■ ТЕКСТ ДЛЯ ЧТЕНИЯ ■
········

10. Сформулирован протокол основных эпистемологических техник
власти, а также принципы концептуального выхода их риторических фигур к
категории тела (от многоуровневого конструирования фигуры Другого – до
многообразных форм её исключения); проанализированы и систематизированы
сформировавшиеся в традиции критического осмысления власти сценарии
проблематизации субъекта и объекта власти; продемонстрированы способы
инструментального применения разрабатываемой в диссертации концепции
власти для анализа феноменов культуры (кинематографа, литературы,
фрагментов дискурсов повседневности и т.д.) и выявления в них

дополнительных измерений – в том числе, информативных для анализа имплицитных сценариев власти.

  1. Введён и разработан концепт «номинативные практики власти», указывающий на одну из ключевых техник конструирования Другого и его исключения.

  2. Введён в отечественный научный оборот ряд концепций видных зарубежных исследователей проблематики власти и тела, до сих пор не переводившихся на русский язык и не изучавшихся отечественными авторами: например, теория зеркал М. Лугонес, теория культурной политики эмоций С. Ахмед, конструктивистская теория системной власти А. Джонсона, феминистская антропология Э. Ликок, теория постанархизма С. Ньюмана, К. Фергюссон и др., постколониальные исследования власти Ч. Моханти и др. Также произведён анализ таких не переведённых на русский язык текстов, как «Ночи труда» Ж. Рансьера, «Проблемы гендера. Феминизм и разрушение идентичности» Д. Батлер, и др. (Переводы осуществлялись с немецкого и английского языков).

Теоретическая и практическая значимость исследования.

········

■ СОХРАНЁННЫЕ ЗАПИСИ ■
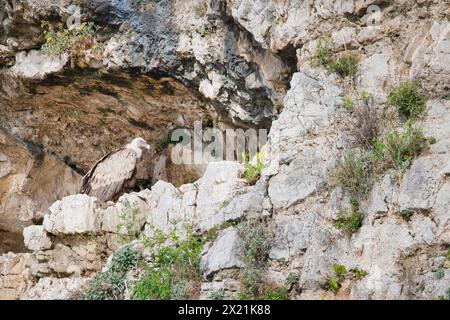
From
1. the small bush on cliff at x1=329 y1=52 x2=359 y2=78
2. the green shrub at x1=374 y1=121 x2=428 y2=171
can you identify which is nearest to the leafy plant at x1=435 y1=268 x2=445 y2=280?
the green shrub at x1=374 y1=121 x2=428 y2=171

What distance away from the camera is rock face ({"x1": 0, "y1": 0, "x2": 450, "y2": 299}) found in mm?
10266

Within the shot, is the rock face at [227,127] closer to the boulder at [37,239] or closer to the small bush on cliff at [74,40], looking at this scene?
the boulder at [37,239]

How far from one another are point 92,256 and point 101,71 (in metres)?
4.07

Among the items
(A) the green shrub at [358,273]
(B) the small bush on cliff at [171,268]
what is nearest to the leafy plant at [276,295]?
(A) the green shrub at [358,273]

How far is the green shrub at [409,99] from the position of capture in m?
11.5

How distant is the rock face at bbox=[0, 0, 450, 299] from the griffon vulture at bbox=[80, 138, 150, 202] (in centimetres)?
117

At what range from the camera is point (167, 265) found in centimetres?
1116

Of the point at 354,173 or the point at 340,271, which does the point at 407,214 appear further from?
the point at 340,271

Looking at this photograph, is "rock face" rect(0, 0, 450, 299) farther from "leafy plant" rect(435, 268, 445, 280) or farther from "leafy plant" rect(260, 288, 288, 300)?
"leafy plant" rect(260, 288, 288, 300)

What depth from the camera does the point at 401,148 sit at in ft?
35.1

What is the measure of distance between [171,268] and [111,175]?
414 centimetres

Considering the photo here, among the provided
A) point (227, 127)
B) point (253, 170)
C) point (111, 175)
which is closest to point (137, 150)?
point (111, 175)
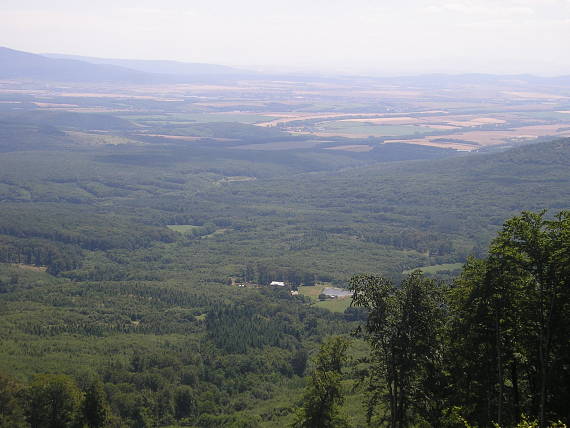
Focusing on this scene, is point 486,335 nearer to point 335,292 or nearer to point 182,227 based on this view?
point 335,292

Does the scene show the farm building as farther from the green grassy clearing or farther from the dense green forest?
the green grassy clearing

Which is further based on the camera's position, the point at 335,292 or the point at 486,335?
the point at 335,292

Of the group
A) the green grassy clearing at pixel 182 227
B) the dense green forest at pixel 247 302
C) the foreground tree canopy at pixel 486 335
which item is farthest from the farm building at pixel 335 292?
the foreground tree canopy at pixel 486 335

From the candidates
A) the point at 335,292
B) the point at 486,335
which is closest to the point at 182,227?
the point at 335,292

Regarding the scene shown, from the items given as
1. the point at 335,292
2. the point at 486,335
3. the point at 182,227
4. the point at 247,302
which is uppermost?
the point at 486,335

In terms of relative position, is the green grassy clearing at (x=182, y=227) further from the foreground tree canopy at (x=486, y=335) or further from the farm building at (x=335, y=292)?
the foreground tree canopy at (x=486, y=335)

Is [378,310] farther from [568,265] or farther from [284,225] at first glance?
[284,225]

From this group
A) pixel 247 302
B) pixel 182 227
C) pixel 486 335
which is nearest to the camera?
pixel 486 335

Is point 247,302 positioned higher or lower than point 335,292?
higher
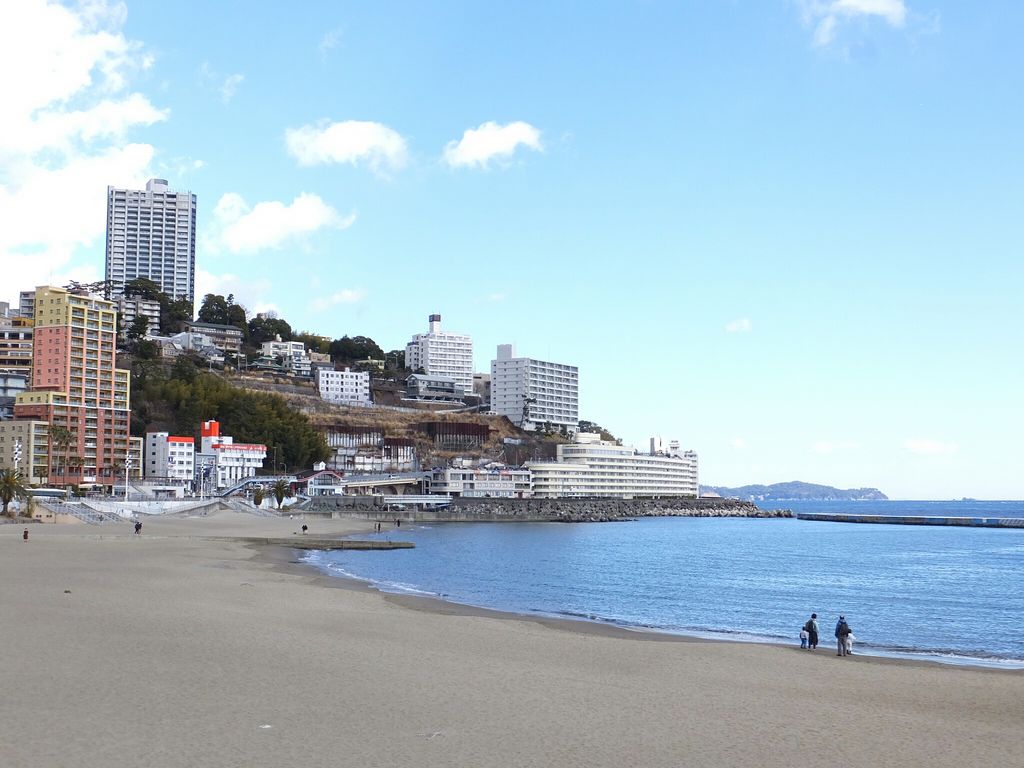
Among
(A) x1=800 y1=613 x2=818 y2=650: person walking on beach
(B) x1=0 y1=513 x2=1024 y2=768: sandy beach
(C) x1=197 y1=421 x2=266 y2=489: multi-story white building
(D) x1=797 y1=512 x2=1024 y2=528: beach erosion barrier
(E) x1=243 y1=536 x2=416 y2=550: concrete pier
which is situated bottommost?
(D) x1=797 y1=512 x2=1024 y2=528: beach erosion barrier

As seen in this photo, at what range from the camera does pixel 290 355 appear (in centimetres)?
19612

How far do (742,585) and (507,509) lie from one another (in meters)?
95.2

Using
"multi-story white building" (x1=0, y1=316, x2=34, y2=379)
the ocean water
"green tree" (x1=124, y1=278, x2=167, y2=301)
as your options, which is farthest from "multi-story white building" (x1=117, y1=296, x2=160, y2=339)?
the ocean water

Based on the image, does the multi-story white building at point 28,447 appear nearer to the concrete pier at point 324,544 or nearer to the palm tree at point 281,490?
the palm tree at point 281,490

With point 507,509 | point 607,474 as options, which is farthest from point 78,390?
point 607,474

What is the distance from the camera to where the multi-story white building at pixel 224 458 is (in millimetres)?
126875

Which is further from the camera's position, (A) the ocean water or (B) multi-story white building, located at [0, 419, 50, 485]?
(B) multi-story white building, located at [0, 419, 50, 485]

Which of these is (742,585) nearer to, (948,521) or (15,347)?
(948,521)

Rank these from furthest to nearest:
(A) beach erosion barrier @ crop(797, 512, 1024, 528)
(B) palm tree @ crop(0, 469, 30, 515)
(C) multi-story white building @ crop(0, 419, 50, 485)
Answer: (A) beach erosion barrier @ crop(797, 512, 1024, 528), (C) multi-story white building @ crop(0, 419, 50, 485), (B) palm tree @ crop(0, 469, 30, 515)

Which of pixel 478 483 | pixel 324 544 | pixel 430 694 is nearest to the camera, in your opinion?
pixel 430 694

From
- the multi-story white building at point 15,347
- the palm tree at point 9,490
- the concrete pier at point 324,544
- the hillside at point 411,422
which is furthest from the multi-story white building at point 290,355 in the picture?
the concrete pier at point 324,544

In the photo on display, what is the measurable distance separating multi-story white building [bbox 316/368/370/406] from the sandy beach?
15288cm

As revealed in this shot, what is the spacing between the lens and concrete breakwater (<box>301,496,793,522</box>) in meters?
127

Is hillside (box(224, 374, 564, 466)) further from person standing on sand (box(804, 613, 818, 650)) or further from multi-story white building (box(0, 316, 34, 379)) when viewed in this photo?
person standing on sand (box(804, 613, 818, 650))
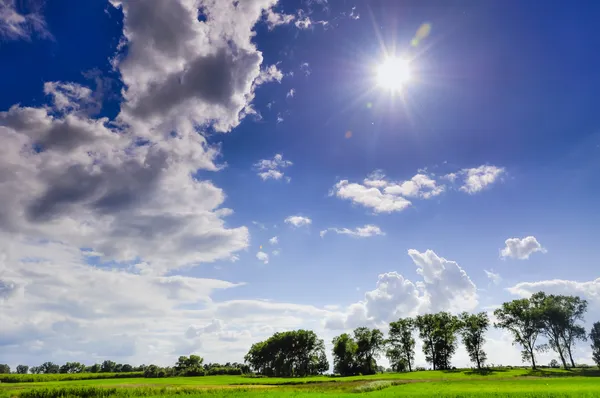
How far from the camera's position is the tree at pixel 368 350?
140250mm

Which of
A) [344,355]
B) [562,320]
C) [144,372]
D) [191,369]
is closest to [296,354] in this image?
[344,355]

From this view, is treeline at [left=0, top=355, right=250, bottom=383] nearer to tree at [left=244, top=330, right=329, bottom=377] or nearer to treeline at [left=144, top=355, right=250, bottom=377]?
treeline at [left=144, top=355, right=250, bottom=377]

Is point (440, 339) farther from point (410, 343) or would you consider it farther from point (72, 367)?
point (72, 367)

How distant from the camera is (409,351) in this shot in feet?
442

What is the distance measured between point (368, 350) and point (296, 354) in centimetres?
3992

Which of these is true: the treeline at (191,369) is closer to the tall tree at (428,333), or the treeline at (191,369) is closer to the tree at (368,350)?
the tree at (368,350)

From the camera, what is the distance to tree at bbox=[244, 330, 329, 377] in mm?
163750

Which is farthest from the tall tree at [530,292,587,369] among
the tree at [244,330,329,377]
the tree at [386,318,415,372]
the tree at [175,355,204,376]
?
the tree at [175,355,204,376]

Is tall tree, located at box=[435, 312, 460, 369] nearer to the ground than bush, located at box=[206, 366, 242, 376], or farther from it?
farther from it

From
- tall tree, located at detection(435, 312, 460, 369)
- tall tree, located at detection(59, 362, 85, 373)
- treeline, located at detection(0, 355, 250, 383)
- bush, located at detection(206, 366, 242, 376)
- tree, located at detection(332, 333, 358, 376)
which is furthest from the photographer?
tall tree, located at detection(59, 362, 85, 373)

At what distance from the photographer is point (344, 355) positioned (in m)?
147

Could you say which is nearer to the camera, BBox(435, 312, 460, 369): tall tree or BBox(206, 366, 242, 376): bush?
BBox(435, 312, 460, 369): tall tree

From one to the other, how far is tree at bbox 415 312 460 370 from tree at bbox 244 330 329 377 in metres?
54.8

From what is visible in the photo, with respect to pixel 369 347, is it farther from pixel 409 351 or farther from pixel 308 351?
pixel 308 351
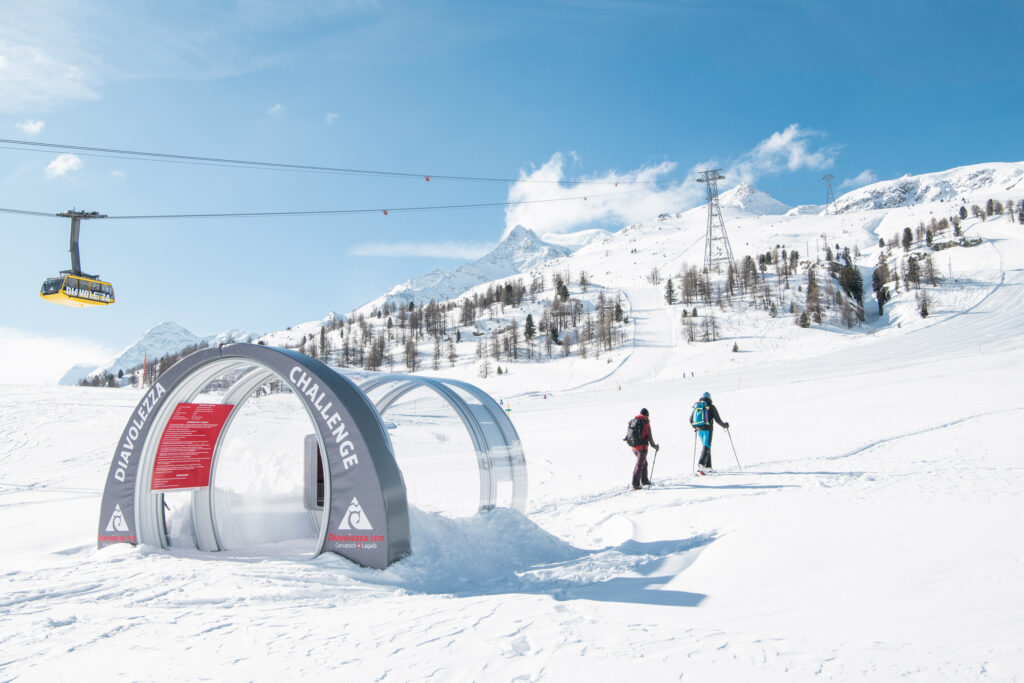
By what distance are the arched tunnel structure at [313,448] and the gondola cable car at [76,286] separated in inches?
207

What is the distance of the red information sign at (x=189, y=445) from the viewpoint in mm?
6973

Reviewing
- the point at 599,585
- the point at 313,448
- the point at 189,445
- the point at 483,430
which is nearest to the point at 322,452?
→ the point at 313,448

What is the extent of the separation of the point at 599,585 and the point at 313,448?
3882mm

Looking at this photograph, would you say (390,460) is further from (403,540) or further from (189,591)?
(189,591)

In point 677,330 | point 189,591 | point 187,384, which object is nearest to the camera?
point 189,591

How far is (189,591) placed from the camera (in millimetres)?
5051

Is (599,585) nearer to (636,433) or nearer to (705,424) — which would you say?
(636,433)

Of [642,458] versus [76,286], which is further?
[76,286]

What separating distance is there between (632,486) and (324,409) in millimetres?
6345

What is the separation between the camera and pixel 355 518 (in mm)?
5668

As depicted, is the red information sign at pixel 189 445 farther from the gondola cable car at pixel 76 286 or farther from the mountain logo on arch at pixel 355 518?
the gondola cable car at pixel 76 286

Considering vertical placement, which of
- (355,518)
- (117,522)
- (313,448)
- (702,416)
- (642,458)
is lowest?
(642,458)

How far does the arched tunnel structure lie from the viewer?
5.64m

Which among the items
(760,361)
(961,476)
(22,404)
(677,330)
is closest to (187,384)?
(961,476)
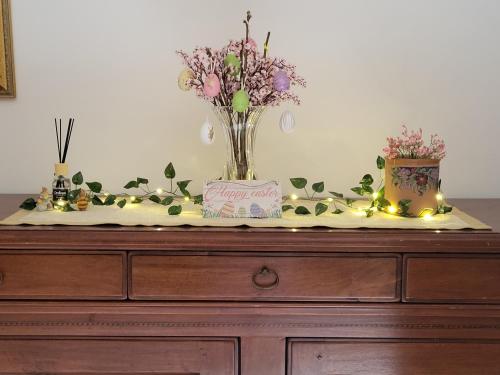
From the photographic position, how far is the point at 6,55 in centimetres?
152

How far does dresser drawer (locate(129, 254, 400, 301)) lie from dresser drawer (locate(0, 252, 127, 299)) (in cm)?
4

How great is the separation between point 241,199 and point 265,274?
6.5 inches

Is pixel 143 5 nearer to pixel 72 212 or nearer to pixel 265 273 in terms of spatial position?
pixel 72 212

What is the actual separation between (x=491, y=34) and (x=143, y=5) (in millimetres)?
916

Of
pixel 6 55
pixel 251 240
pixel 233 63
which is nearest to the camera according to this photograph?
pixel 251 240

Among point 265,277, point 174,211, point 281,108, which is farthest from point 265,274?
point 281,108

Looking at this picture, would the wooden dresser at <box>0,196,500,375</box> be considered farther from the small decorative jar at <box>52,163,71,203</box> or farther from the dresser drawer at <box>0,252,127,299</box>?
the small decorative jar at <box>52,163,71,203</box>

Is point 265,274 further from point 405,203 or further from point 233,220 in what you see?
point 405,203

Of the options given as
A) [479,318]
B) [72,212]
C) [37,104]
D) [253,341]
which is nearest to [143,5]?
[37,104]

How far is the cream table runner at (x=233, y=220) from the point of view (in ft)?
3.80

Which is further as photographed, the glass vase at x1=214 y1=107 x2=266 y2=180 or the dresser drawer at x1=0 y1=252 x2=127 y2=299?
the glass vase at x1=214 y1=107 x2=266 y2=180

········

■ ЧТО СДЕЛАТЬ ■
С каких языков, согласно тексту о концепции власти, делались переводы?

■ ОТВЕТ ■
С немецкого и английского языков.